End of the Road for Common-Law Climate Claims? Ninth Circuit Rejects Climate-Based Damages Claim
In what may be the last gasp for tort-based claims based on release of greenhouse gases, the Ninth Circuit late last week issued an opinion rejecting a damages claim based on the federal common law of nuisance. Following the U.S. Supreme Court's 2011 opinion in American Electric Power Co. v. Connecticut, which held that federal action to control greenhouse gases under the Clean Air Act displaces lawsuits based upon the federal common law of nuisance, the Ninth Circuit concluded that no lawsuit can be brought under federal common law seeking damages for greenhouse gas pollution.

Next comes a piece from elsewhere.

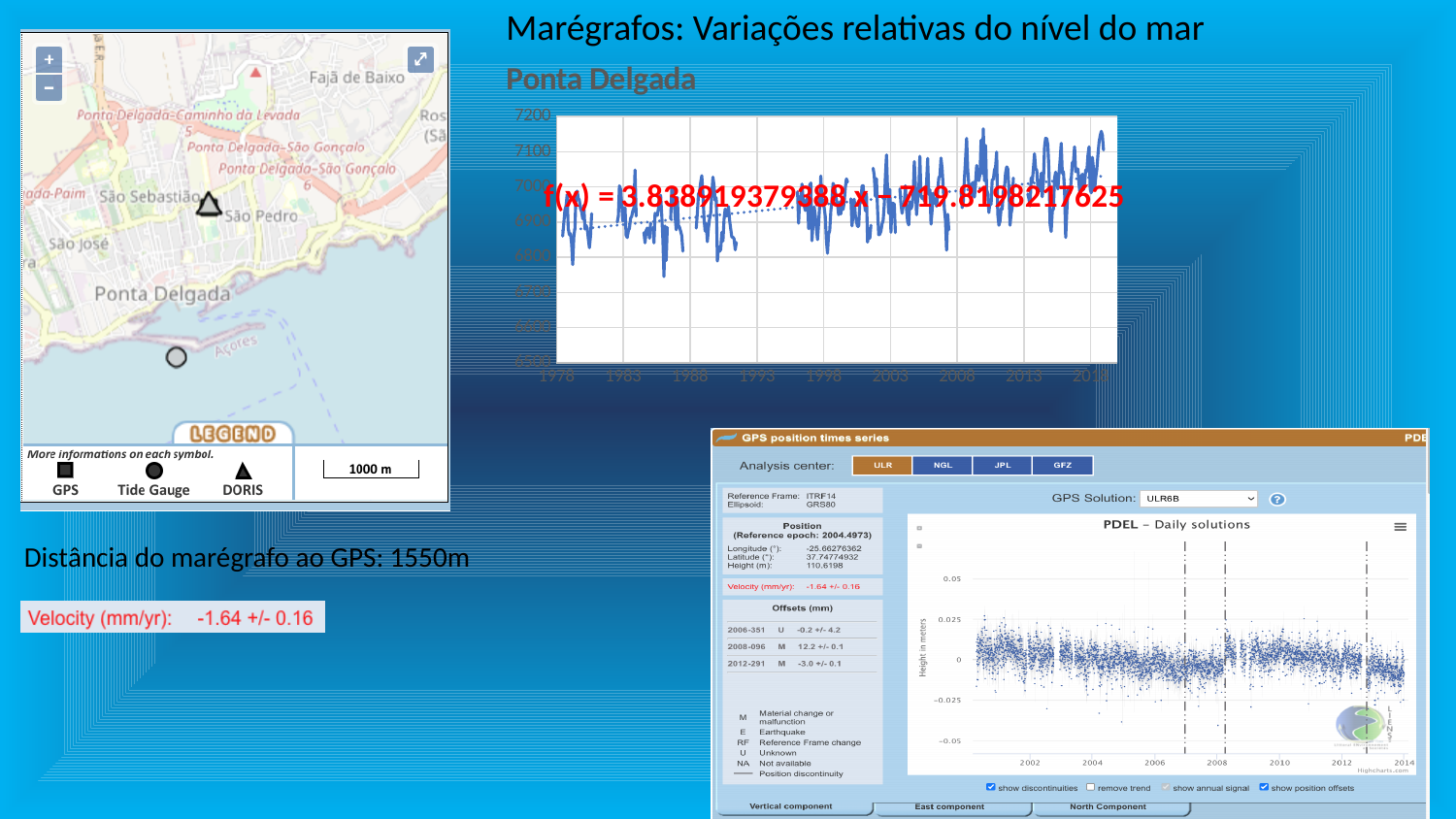
What is the slope of the trend line equation printed on the 'Ponta Delgada' chart? 3.8389193793888 In the 'Ponta Delgada' chart, do the values generally rise or fall from 1978 to 2018? rise What is the full trend line equation printed on the 'Ponta Delgada' chart? f(x) = 3.8389193793888 x − 719.8198217625 In the 'Ponta Delgada' chart, are the values around 1980 greater or less than 7100? less In the 'PDEL – Daily solutions' chart, what is the last year label on the x axis? 2014 What kind of chart is the 'Ponta Delgada' chart at the top right of the slide? line chart What is the title of the GPS chart at the bottom right of the slide? PDEL – Daily solutions What velocity (mm/yr) is printed on the slide for the GPS station? -1.64 +/- 0.16 In the 'PDEL – Daily solutions' chart, what is the first year label on the x axis? 2002 In the 'Ponta Delgada' chart, are the values around 2016 greater or less than 6800? greater In the 'Ponta Delgada' chart, what is the highest value shown on the y axis? 7200 In the 'Ponta Delgada' chart, what is the first year label on the x axis? 1978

The case was brought by the Native Village of Kivalina, Alaska, a city of about 400 residents, mostly members of the Inupiat tribe, located 70 miles north of the Arctic Circle on Alaska's northwest coast. Kivalina's coastline is protected from fierce Arctic storms by sea ice that accumulates along the shore. With the decline of Arctic sea ice in recent years, however, much of the land underlying the village has been washed away. Asserting that the loss of sea ice is a the result of greenhouse gas emissions, Kivalina sued a large group of electric utilities, oil companies, and other major users of fossil fuels. Kivalina based its claim on the federal common law, arguing that the release of greenhouse gases across state lines constitutes a federal nuisance because that pollution damages the village's land.